ほぼ100年前に建てられ、1階は座敷、2階は書庫として使われていた蔵を移築した部屋です。ほとんど手を入れずに再生したというだけあって、1階には昔の土間、建具、ふすまなどが使われていて、色あせたふすまを敢えてそのまま使用するなど、良い意味で古色蒼然とした雰囲気に包まれています。2階は、カーペット敷きの洋室に改造されていて、リビングルームとベッドルームに分かれた近代的なミニ・スイートになっています。

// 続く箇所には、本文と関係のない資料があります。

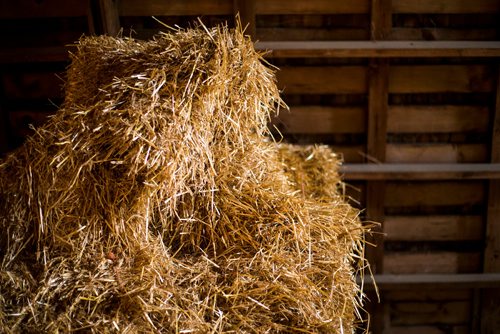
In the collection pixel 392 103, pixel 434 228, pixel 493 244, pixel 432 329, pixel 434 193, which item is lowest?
pixel 432 329

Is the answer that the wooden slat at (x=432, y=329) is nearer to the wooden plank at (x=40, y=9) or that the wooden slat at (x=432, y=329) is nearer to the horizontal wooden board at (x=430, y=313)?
the horizontal wooden board at (x=430, y=313)

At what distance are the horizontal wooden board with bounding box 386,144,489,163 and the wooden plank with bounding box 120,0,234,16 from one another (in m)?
1.34

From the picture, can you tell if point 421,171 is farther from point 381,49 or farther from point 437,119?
point 381,49

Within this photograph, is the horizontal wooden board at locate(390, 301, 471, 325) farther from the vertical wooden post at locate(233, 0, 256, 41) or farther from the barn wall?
the vertical wooden post at locate(233, 0, 256, 41)

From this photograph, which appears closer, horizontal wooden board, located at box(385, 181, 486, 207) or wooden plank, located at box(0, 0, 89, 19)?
wooden plank, located at box(0, 0, 89, 19)

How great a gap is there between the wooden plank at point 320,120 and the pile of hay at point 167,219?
114 centimetres

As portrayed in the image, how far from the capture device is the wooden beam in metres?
3.07

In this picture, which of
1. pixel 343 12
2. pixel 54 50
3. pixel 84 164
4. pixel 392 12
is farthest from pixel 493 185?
pixel 54 50

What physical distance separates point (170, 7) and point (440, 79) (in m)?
1.67

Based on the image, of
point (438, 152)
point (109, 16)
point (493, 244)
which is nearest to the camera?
point (109, 16)

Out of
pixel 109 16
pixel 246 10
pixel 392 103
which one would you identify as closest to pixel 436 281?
pixel 392 103

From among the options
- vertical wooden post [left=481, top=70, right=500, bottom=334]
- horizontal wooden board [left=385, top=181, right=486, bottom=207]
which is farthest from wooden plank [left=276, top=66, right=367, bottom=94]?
vertical wooden post [left=481, top=70, right=500, bottom=334]

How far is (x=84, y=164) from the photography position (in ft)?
4.96

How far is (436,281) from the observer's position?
308 cm
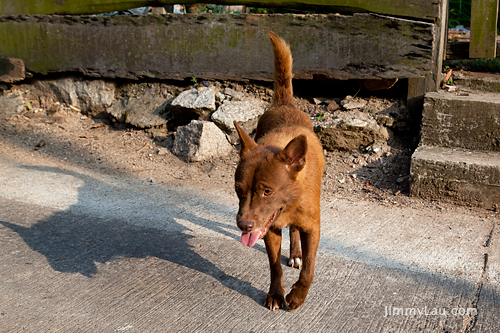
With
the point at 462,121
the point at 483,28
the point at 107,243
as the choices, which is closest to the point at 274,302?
the point at 107,243

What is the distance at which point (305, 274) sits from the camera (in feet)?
Result: 9.38

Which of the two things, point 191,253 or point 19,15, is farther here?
point 19,15

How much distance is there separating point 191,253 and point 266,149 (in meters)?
1.38

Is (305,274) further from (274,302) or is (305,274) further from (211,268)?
(211,268)

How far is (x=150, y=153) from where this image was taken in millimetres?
6000

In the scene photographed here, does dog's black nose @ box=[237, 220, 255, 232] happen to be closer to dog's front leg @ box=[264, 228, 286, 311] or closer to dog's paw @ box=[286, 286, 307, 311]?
dog's front leg @ box=[264, 228, 286, 311]

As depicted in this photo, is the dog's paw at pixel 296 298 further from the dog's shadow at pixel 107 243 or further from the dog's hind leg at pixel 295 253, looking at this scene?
the dog's hind leg at pixel 295 253

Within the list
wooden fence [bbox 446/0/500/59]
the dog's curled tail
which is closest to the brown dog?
the dog's curled tail

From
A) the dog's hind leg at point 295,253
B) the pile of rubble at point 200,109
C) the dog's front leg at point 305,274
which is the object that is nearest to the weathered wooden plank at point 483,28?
the pile of rubble at point 200,109

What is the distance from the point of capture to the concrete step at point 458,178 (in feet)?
14.3

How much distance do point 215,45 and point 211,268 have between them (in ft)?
12.3

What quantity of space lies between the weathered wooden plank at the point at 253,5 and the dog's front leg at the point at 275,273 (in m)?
3.78

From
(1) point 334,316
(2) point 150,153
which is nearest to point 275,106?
(1) point 334,316

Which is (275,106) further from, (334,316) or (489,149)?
(489,149)
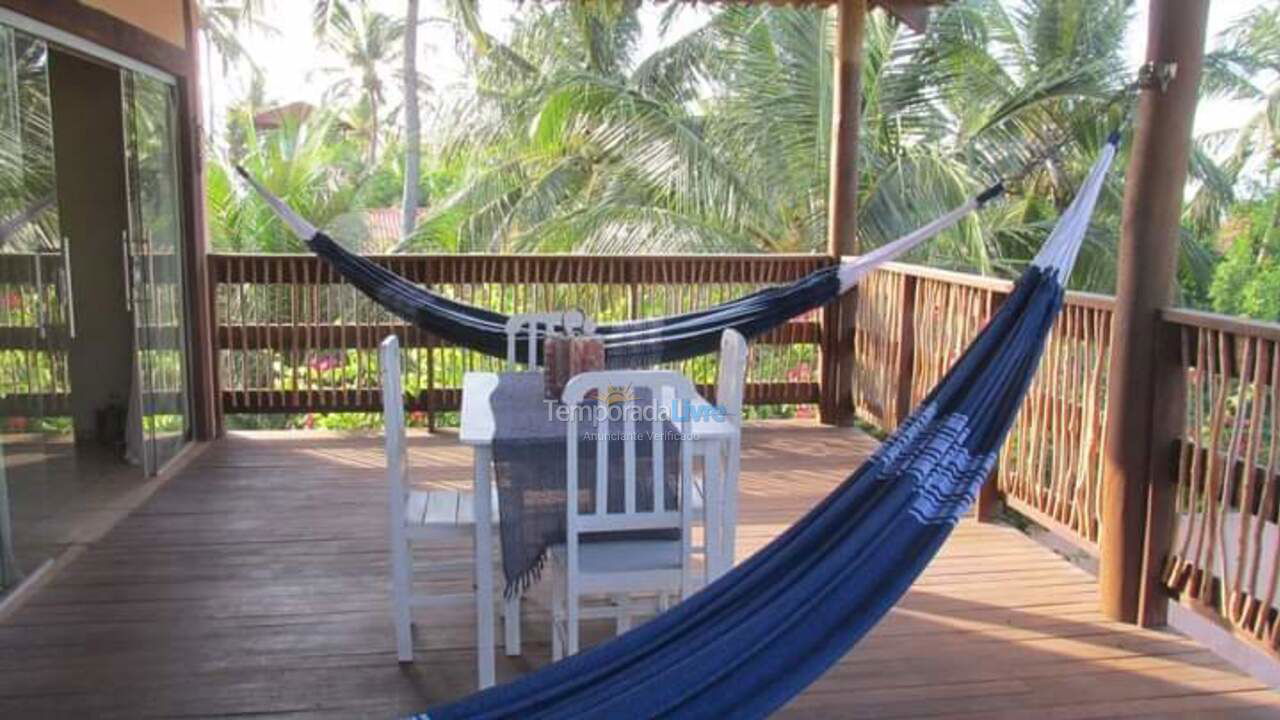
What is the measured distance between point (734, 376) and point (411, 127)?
29.9 ft

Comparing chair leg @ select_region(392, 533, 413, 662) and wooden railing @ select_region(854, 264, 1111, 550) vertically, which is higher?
wooden railing @ select_region(854, 264, 1111, 550)

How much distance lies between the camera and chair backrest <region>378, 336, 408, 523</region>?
2.39 m

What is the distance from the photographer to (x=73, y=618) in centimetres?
278

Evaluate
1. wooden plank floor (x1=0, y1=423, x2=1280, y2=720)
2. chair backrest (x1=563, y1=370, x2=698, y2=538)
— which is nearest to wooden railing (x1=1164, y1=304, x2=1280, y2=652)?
wooden plank floor (x1=0, y1=423, x2=1280, y2=720)

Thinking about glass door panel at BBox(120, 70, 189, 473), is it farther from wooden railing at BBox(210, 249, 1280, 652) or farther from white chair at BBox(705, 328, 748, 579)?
white chair at BBox(705, 328, 748, 579)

こうした本物へのこだわりは、地の野菜を中心とした、素朴なのに洗練された食事にも、強く感じられます。笑顔の絶えないスタッフと趣味の良い空間に囲まれて、穏やかな時間をすごせる旅館だと思いました。
さらに、私の大好きな「右馬允」のご主人と親交があることがわかり、「右馬允さんを手本に頑張っていますが、なかなか追いつけません。」と語る若主人の真意は聞きそびれましたが、どちらも本物を追求し、お互いを磨き合っていることは素晴らしいことだと感じました。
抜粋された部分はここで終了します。